Posts Tagged ‘animal behavior’

In a Bird’s Nest, an Animal Behavior Puzzle

December 11, 2013

From The New York Times

Sometimes the scientists who study animal behavior solve puzzles and other times they uncover new ones. The war between mockingbirds and cowbirds is a case in point.

Cowbirds are brood parasites, meaning they lay their eggs in the nests of other bird species, thus unloading the messy and demanding business of chick-rearing. They also peck holes in the eggs of the host birds, destroying as many as they can.

Mockingbirds are a favorite target of this plan, and it seems to make perfect sense for them to viciously attack cowbirds when they catch them in the nest.

But when Ros Gloag, then a doctoral student at Oxford, and her colleagues in Argentina looked closely at the war between chalk-browed mockingbirds and shiny cowbirds, they found something unexpected, as they reported in the November issue of Animal Behaviour.

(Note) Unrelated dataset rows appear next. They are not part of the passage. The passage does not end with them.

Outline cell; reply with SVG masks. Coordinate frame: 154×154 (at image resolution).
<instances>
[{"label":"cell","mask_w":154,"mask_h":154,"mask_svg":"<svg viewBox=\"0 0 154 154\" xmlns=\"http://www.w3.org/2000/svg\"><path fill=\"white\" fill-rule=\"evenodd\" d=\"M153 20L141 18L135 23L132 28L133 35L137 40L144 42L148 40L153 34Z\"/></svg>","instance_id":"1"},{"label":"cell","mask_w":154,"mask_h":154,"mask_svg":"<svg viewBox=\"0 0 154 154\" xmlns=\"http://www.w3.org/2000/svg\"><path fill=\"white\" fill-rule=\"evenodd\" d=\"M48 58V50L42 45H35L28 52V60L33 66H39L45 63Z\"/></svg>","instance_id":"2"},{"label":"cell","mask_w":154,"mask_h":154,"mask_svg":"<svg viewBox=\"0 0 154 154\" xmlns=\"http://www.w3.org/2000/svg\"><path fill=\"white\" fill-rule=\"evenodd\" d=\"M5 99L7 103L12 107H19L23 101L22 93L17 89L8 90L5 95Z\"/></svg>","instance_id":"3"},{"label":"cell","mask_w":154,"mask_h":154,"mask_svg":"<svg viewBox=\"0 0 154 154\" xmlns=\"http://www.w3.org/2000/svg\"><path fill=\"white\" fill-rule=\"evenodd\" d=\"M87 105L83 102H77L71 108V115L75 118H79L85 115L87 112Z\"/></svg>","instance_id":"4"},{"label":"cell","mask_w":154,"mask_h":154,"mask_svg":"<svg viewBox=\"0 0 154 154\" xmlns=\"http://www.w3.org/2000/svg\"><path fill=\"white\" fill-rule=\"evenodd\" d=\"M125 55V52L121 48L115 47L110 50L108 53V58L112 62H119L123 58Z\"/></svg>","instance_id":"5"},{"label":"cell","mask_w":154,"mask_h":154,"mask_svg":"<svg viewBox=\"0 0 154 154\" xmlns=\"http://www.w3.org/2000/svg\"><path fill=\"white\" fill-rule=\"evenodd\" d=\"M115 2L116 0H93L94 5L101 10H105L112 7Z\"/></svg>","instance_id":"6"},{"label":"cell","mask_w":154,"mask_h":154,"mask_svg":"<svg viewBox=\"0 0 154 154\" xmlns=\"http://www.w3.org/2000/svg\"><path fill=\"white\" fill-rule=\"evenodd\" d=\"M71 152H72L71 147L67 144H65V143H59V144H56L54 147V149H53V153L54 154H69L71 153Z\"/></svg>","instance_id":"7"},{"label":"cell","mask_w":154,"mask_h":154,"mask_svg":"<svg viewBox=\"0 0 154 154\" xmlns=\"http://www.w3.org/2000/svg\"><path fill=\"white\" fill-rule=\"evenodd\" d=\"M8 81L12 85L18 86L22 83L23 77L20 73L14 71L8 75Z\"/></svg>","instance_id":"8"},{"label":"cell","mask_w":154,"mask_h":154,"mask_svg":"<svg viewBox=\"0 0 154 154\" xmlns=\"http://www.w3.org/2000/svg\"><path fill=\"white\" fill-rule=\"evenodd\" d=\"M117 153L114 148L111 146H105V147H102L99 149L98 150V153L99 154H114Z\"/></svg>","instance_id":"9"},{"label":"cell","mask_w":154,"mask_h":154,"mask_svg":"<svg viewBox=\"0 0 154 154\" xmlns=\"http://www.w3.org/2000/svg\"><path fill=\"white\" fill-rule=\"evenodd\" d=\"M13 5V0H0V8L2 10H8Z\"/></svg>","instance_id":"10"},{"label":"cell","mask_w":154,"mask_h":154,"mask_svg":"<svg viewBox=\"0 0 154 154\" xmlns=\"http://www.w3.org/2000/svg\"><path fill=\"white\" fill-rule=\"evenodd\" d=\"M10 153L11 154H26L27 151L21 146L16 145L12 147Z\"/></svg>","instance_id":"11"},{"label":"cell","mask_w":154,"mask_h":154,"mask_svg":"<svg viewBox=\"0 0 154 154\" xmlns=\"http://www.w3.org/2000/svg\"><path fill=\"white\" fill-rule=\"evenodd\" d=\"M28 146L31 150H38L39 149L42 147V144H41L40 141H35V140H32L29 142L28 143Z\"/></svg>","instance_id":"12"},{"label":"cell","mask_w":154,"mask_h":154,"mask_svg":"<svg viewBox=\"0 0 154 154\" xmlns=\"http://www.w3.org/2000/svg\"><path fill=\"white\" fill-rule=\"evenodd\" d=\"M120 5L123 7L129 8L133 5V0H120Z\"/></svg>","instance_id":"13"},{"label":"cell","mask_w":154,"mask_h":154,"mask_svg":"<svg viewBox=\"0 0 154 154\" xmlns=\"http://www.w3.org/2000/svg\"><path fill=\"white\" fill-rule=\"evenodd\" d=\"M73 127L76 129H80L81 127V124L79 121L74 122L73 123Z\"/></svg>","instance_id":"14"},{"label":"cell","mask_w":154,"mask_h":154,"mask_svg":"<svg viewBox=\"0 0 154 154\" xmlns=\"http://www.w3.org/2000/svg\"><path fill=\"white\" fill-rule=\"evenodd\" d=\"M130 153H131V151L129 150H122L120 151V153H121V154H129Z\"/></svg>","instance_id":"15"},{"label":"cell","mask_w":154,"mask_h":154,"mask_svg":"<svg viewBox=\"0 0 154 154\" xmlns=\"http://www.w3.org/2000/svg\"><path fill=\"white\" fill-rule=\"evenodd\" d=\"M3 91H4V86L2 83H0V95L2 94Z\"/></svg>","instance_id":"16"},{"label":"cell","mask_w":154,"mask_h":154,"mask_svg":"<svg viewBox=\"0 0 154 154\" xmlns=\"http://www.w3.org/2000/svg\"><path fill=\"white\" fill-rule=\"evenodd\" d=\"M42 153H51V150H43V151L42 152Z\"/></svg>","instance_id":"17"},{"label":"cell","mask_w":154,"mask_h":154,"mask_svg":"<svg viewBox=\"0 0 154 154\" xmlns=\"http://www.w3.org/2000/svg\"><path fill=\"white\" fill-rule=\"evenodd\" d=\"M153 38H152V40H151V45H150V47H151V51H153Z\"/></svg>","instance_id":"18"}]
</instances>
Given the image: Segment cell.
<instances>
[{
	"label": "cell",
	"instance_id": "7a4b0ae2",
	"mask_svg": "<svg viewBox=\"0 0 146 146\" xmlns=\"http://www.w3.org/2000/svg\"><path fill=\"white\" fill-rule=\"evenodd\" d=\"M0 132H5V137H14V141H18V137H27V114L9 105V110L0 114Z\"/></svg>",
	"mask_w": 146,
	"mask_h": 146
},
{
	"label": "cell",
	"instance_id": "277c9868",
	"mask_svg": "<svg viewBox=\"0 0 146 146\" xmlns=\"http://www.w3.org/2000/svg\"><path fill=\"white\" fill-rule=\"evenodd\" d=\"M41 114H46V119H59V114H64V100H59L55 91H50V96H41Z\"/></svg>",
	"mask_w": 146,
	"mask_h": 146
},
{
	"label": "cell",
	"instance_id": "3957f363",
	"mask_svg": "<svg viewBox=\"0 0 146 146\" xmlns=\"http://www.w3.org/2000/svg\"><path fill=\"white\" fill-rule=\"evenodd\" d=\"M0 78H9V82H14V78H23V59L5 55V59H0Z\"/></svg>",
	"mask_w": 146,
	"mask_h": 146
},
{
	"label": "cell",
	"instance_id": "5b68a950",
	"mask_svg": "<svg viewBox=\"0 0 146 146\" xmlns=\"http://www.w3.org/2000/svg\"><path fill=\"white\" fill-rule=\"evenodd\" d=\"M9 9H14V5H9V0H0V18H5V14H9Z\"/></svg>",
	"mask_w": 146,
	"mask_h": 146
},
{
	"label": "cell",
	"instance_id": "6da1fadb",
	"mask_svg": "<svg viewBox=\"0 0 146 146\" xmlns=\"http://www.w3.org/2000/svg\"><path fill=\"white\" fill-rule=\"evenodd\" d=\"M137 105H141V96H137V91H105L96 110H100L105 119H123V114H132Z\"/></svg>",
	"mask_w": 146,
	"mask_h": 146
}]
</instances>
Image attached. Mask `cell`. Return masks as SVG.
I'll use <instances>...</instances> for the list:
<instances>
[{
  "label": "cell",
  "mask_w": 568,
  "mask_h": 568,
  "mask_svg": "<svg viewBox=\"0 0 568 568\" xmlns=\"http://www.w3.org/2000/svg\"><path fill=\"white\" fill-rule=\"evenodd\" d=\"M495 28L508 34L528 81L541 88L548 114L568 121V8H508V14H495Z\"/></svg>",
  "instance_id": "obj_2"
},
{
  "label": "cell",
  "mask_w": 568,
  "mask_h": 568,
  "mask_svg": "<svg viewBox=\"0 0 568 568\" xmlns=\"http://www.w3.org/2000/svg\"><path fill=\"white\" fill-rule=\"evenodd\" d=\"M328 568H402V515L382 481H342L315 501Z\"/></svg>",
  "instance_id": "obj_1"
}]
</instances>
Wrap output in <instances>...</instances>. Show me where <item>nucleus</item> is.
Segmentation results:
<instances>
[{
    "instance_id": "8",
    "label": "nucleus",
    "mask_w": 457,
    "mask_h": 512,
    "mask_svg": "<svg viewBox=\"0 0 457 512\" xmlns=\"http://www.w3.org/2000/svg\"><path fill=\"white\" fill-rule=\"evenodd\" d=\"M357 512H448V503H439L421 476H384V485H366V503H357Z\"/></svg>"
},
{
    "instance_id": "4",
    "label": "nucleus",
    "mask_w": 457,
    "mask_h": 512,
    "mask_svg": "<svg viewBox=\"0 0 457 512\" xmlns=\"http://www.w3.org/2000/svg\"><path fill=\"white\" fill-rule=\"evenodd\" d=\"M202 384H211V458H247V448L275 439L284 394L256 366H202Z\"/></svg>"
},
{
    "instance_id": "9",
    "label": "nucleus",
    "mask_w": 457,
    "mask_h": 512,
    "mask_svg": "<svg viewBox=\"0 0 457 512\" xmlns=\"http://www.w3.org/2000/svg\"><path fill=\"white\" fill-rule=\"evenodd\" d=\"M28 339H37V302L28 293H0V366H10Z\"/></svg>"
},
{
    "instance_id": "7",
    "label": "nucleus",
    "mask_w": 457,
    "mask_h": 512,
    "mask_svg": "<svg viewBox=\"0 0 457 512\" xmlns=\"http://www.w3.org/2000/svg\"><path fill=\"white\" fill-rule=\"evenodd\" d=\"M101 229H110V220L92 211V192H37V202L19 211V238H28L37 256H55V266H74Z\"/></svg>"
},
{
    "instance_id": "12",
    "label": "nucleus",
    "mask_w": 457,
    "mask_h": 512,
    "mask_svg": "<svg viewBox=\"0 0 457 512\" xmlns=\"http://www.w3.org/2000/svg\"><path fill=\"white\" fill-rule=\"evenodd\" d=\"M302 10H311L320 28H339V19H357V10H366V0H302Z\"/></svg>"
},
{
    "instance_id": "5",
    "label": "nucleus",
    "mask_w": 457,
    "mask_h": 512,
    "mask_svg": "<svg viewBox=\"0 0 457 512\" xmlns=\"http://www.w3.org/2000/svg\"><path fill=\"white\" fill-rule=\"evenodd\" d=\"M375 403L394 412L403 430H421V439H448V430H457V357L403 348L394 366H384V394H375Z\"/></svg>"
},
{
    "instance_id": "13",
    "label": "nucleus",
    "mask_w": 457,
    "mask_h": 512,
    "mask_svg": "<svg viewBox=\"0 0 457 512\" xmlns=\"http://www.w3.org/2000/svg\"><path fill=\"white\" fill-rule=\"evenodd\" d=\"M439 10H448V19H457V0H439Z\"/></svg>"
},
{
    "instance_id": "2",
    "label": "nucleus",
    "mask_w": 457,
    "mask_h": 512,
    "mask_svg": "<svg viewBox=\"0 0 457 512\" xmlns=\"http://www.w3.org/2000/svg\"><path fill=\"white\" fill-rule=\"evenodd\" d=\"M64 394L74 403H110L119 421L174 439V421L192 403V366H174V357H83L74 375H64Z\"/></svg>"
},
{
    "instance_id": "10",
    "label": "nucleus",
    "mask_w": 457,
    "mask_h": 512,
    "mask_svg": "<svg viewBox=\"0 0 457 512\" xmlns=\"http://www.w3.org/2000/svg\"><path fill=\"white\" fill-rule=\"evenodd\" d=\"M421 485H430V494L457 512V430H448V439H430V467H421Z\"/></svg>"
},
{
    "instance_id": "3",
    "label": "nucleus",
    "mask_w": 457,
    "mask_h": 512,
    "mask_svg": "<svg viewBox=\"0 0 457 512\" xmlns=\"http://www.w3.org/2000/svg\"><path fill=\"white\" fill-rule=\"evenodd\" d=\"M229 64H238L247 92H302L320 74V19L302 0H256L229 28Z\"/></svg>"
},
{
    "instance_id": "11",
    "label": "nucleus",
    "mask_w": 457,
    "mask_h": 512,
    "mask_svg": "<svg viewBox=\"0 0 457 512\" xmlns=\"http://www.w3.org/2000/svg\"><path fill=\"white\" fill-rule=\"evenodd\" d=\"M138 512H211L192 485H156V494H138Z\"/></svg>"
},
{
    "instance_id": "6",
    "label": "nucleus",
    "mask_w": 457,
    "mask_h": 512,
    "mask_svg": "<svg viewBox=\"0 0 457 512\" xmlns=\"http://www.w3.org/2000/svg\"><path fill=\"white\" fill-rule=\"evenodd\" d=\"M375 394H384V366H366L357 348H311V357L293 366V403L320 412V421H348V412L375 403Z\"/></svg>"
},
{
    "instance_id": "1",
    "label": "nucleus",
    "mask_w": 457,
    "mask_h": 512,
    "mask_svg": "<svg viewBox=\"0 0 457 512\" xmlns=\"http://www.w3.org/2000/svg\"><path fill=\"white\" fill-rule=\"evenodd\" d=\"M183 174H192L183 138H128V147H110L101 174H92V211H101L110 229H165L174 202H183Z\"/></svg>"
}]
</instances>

They stationed small video cameras near the nests of 40 pairs of chalk-browed mockingbirds. Over two breeding seasons they recorded more than 200 attacks on intruding cowbirds.

They were surprised to find that these attacks, which their videos show to be quite vicious, did not stop the cowbirds from laying eggs. The cowbirds would hunker down and let the much large mockingbirds deliver hammer blows to the head, but in matter of seconds they would lay an egg and flee.

How could such a failed strategy persist in evolution?

The answer, according to Dr. Gloag, now a postdoctoral researcher at Australian National University, was that the attacks did prevent the cowbirds from carrying out the second prong of their plan, destroying the mockingbird eggs already in the nest.

So the mockingbirds managed to save some of their offspring. They still end up raising unwanted baby cowbird guests. But, said Dr. Gloag, once the eggs hatch, the larger mockingbird chicks compete very well with the smaller cowbirds.